Recognizing what is occurring and ending the call immediately if you are speaking to a tech support scammer.

Do not allow unknown and unverified organizations remote access your devices such as your phone or PC.

Make sure you are using the latest version of SUPERAntiSpyware and it is up to date.

If you see a pop-up or you stumble upon a rogue website that is claiming you are infected, have an error, or a Blue Screen of Death go ahead and close your web browser, if needed force it down via the Process Manager. If you cannot do that, reboot your machine.

If you are a victim

File a fraud report with your Bank or Card issuer immediately and stop payment, or see if you can dispute the payment if it has already been made.

File a Complaint with the FBIs Internet Crime Complaint Center

Change your passwords to the services the tech support scam artists may have uncovered when they remote accessed your PC.

Remove any remote access software the scam artist may have had you install on your PC.

Typosquatting: Another front of malware attacks

Typosquatting is a type of internet scam that relies on end users making mistakes, such as spelling errors or entering the wrong domain name when entering a websites URL. It is also commonly known as URL Hijacking. There are many motivations for a hijacker to take the Typosquatting approach to deceiving unsuspecting victims:

1) To redirect web traffic to their own or a competitor’s product.

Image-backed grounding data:
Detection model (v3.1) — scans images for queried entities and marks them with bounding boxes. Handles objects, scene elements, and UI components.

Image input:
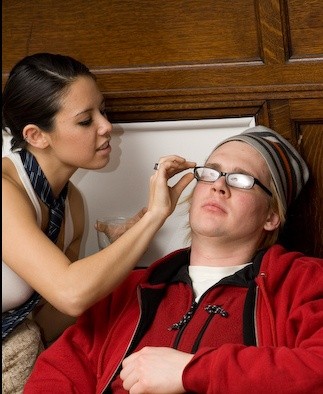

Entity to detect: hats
[204,124,309,211]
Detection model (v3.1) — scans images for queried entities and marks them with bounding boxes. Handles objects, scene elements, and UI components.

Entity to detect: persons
[23,125,322,393]
[2,52,196,342]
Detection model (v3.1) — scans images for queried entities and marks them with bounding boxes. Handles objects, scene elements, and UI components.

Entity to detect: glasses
[193,166,272,198]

Task instructions =>
a: In the passage on tech support scams, begin at the words "Do not allow" and stop after "accessed your PC.". Write that part again, swapping "Bank" for "Credit Union".
b: What other name does the passage on tech support scams give for Typosquatting?

Task-by-task solutions =>
a:
Do not allow unknown and unverified organizations remote access your devices such as your phone or PC.

Make sure you are using the latest version of SUPERAntiSpyware and it is up to date.

If you see a pop-up or you stumble upon a rogue website that is claiming you are infected, have an error, or a Blue Screen of Death go ahead and close your web browser, if needed force it down via the Process Manager. If you cannot do that, reboot your machine.

If you are a victim

File a fraud report with your Credit Union or Card issuer immediately and stop payment, or see if you can dispute the payment if it has already been made.

File a Complaint with the FBIs Internet Crime Complaint Center

Change your passwords to the services the tech support scam artists may have uncovered when they remote accessed your PC.

b: URL Hijacking